▸ **Problem requirements**:
Transcribe every record verbatim.

======== Material shown

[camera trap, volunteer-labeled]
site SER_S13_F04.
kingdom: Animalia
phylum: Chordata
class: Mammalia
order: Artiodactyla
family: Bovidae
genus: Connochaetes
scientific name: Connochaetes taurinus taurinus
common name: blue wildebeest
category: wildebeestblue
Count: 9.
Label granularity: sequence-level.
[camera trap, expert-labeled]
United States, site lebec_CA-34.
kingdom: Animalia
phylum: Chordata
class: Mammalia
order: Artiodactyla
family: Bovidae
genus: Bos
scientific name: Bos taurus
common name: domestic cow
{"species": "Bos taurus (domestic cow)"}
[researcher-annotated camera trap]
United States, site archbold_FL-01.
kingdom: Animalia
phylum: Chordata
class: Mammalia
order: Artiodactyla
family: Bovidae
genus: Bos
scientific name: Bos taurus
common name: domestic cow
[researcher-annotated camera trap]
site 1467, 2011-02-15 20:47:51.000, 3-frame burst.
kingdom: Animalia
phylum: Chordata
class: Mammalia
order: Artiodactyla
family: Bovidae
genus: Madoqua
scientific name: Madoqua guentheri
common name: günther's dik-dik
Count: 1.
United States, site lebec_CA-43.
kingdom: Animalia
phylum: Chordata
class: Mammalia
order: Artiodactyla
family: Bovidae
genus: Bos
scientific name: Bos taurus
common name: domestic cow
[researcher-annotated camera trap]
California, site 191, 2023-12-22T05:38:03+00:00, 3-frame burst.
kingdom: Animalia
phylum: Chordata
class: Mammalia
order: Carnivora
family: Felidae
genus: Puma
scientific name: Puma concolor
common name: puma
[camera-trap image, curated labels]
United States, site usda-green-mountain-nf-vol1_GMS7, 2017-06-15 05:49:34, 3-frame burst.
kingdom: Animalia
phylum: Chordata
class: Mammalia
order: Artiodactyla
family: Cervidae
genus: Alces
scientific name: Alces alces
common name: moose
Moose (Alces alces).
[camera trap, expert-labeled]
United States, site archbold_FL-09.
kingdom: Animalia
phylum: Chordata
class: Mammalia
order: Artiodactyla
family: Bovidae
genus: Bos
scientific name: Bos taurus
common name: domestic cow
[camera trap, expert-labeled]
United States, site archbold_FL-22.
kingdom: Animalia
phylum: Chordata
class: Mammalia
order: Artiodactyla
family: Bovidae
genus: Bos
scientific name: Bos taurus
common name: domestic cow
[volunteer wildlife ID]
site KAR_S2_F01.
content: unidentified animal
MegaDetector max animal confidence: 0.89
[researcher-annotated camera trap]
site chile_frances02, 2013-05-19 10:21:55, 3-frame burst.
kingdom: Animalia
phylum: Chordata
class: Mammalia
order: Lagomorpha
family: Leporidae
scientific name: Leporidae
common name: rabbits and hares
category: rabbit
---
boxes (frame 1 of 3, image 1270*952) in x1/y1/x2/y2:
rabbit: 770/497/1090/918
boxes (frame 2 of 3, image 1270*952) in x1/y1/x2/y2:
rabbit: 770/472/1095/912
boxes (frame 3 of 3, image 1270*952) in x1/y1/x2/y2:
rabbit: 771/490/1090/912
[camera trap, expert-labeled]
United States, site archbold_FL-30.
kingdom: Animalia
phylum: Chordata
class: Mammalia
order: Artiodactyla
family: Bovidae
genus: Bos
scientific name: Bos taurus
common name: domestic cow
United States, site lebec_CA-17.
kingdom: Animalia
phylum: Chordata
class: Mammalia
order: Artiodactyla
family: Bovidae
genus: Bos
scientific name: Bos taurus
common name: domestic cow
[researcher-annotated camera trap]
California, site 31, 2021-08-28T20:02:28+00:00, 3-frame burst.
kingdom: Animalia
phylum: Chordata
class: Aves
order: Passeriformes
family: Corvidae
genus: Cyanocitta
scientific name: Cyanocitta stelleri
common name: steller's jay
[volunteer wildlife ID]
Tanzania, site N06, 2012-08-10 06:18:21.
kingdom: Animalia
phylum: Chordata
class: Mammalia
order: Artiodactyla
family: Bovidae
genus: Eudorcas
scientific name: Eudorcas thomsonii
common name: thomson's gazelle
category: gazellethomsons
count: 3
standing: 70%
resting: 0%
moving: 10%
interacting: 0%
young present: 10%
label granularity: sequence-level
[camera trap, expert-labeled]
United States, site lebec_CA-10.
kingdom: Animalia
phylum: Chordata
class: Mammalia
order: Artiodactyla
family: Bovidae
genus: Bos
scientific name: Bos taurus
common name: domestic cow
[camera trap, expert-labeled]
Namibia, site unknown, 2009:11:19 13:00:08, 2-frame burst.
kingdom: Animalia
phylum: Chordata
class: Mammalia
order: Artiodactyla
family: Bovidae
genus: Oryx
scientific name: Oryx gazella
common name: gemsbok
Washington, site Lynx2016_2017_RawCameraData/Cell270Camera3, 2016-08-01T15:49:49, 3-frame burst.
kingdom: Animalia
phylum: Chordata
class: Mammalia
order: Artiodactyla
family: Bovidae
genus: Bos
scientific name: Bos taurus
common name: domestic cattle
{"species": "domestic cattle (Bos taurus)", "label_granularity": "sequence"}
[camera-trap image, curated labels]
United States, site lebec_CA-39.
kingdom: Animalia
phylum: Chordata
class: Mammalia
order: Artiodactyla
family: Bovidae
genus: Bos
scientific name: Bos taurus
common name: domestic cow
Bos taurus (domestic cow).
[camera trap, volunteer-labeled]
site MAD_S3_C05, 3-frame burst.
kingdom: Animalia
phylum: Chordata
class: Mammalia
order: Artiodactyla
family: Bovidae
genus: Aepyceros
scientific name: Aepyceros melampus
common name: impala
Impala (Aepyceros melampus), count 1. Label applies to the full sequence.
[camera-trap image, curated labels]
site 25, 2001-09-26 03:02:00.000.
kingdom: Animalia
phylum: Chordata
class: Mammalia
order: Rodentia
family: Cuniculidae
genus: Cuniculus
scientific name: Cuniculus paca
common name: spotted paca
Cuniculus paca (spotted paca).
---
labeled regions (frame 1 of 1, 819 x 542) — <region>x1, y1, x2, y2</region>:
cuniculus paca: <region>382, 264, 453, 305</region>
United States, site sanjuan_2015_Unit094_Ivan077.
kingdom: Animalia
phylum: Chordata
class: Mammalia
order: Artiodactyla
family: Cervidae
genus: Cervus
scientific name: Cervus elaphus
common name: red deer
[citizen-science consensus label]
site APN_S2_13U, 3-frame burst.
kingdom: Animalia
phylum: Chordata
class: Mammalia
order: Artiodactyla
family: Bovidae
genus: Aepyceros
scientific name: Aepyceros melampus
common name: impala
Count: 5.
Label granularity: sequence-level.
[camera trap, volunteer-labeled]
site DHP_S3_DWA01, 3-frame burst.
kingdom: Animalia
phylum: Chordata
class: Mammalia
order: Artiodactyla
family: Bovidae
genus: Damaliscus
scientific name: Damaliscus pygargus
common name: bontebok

================

▸ **Result of the task**:
[camera trap, volunteer-labeled]
site SER_S13_F04.
kingdom: Animalia
phylum: Chordata
class: Mammalia
order: Artiodactyla
family: Bovidae
genus: Connochaetes
scientific name: Connochaetes taurinus taurinus
common name: blue wildebeest
category: wildebeestblue
Count: 9.
Label granularity: sequence-level.
[camera trap, expert-labeled]
United States, site lebec_CA-34.
kingdom: Animalia
phylum: Chordata
class: Mammalia
order: Artiodactyla
family: Bovidae
genus: Bos
scientific name: Bos taurus
common name: domestic cow
{"species": "Bos taurus (domestic cow)"}
[researcher-annotated camera trap]
United States, site archbold_FL-01.
kingdom: Animalia
phylum: Chordata
class: Mammalia
order: Artiodactyla
family: Bovidae
genus: Bos
scientific name: Bos taurus
common name: domestic cow
[researcher-annotated camera trap]
site 1467, 2011-02-15 20:47:51.000, 3-frame burst.
kingdom: Animalia
phylum: Chordata
class: Mammalia
order: Artiodactyla
family: Bovidae
genus: Madoqua
scientific name: Madoqua guentheri
common name: günther's dik-dik
Count: 1.
United States, site lebec_CA-43.
kingdom: Animalia
phylum: Chordata
class: Mammalia
order: Artiodactyla
family: Bovidae
genus: Bos
scientific name: Bos taurus
common name: domestic cow
[researcher-annotated camera trap]
California, site 191, 2023-12-22T05:38:03+00:00, 3-frame burst.
kingdom: Animalia
phylum: Chordata
class: Mammalia
order: Carnivora
family: Felidae
genus: Puma
scientific name: Puma concolor
common name: puma
[camera-trap image, curated labels]
United States, site usda-green-mountain-nf-vol1_GMS7, 2017-06-15 05:49:34, 3-frame burst.
kingdom: Animalia
phylum: Chordata
class: Mammalia
order: Artiodactyla
family: Cervidae
genus: Alces
scientific name: Alces alces
common name: moose
Moose (Alces alces).
[camera trap, expert-labeled]
United States, site archbold_FL-09.
kingdom: Animalia
phylum: Chordata
class: Mammalia
order: Artiodactyla
family: Bovidae
genus: Bos
scientific name: Bos taurus
common name: domestic cow
[camera trap, expert-labeled]
United States, site archbold_FL-22.
kingdom: Animalia
phylum: Chordata
class: Mammalia
order: Artiodactyla
family: Bovidae
genus: Bos
scientific name: Bos taurus
common name: domestic cow
[volunteer wildlife ID]
site KAR_S2_F01.
content: unidentified animal
MegaDetector max animal confidence: 0.89
[researcher-annotated camera trap]
site chile_frances02, 2013-05-19 10:21:55, 3-frame burst.
kingdom: Animalia
phylum: Chordata
class: Mammalia
order: Lagomorpha
family: Leporidae
scientific name: Leporidae
common name: rabbits and hares
category: rabbit
---
boxes (frame 1 of 3, image 1270*952) in x1/y1/x2/y2:
rabbit: 770/497/1090/918
boxes (frame 2 of 3, image 1270*952) in x1/y1/x2/y2:
rabbit: 770/472/1095/912
boxes (frame 3 of 3, image 1270*952) in x1/y1/x2/y2:
rabbit: 771/490/1090/912
[camera trap, expert-labeled]
United States, site archbold_FL-30.
kingdom: Animalia
phylum: Chordata
class: Mammalia
order: Artiodactyla
family: Bovidae
genus: Bos
scientific name: Bos taurus
common name: domestic cow
United States, site lebec_CA-17.
kingdom: Animalia
phylum: Chordata
class: Mammalia
order: Artiodactyla
family: Bovidae
genus: Bos
scientific name: Bos taurus
common name: domestic cow
[researcher-annotated camera trap]
California, site 31, 2021-08-28T20:02:28+00:00, 3-frame burst.
kingdom: Animalia
phylum: Chordata
class: Aves
order: Passeriformes
family: Corvidae
genus: Cyanocitta
scientific name: Cyanocitta stelleri
common name: steller's jay
[volunteer wildlife ID]
Tanzania, site N06, 2012-08-10 06:18:21.
kingdom: Animalia
phylum: Chordata
class: Mammalia
order: Artiodactyla
family: Bovidae
genus: Eudorcas
scientific name: Eudorcas thomsonii
common name: thomson's gazelle
category: gazellethomsons
count: 3
standing: 70%
resting: 0%
moving: 10%
interacting: 0%
young present: 10%
label granularity: sequence-level
[camera trap, expert-labeled]
United States, site lebec_CA-10.
kingdom: Animalia
phylum: Chordata
class: Mammalia
order: Artiodactyla
family: Bovidae
genus: Bos
scientific name: Bos taurus
common name: domestic cow
[camera trap, expert-labeled]
Namibia, site unknown, 2009:11:19 13:00:08, 2-frame burst.
kingdom: Animalia
phylum: Chordata
class: Mammalia
order: Artiodactyla
family: Bovidae
genus: Oryx
scientific name: Oryx gazella
common name: gemsbok
Washington, site Lynx2016_2017_RawCameraData/Cell270Camera3, 2016-08-01T15:49:49, 3-frame burst.
kingdom: Animalia
phylum: Chordata
class: Mammalia
order: Artiodactyla
family: Bovidae
genus: Bos
scientific name: Bos taurus
common name: domestic cattle
{"species": "domestic cattle (Bos taurus)", "label_granularity": "sequence"}
[camera-trap image, curated labels]
United States, site lebec_CA-39.
kingdom: Animalia
phylum: Chordata
class: Mammalia
order: Artiodactyla
family: Bovidae
genus: Bos
scientific name: Bos taurus
common name: domestic cow
Bos taurus (domestic cow).
[camera trap, volunteer-labeled]
site MAD_S3_C05, 3-frame burst.
kingdom: Animalia
phylum: Chordata
class: Mammalia
order: Artiodactyla
family: Bovidae
genus: Aepyceros
scientific name: Aepyceros melampus
common name: impala
Impala (Aepyceros melampus), count 1. Label applies to the full sequence.
[camera-trap image, curated labels]
site 25, 2001-09-26 03:02:00.000.
kingdom: Animalia
phylum: Chordata
class: Mammalia
order: Rodentia
family: Cuniculidae
genus: Cuniculus
scientific name: Cuniculus paca
common name: spotted paca
Cuniculus paca (spotted paca).
---
labeled regions (frame 1 of 1, 819 x 542) — <region>x1, y1, x2, y2</region>:
cuniculus paca: <region>382, 264, 453, 305</region>
United States, site sanjuan_2015_Unit094_Ivan077.
kingdom: Animalia
phylum: Chordata
class: Mammalia
order: Artiodactyla
family: Cervidae
genus: Cervus
scientific name: Cervus elaphus
common name: red deer
[citizen-science consensus label]
site APN_S2_13U, 3-frame burst.
kingdom: Animalia
phylum: Chordata
class: Mammalia
order: Artiodactyla
family: Bovidae
genus: Aepyceros
scientific name: Aepyceros melampus
common name: impala
Count: 5.
Label granularity: sequence-level.
[camera trap, volunteer-labeled]
site DHP_S3_DWA01, 3-frame burst.
kingdom: Animalia
phylum: Chordata
class: Mammalia
order: Artiodactyla
family: Bovidae
genus: Damaliscus
scientific name: Damaliscus pygargus
common name: bontebok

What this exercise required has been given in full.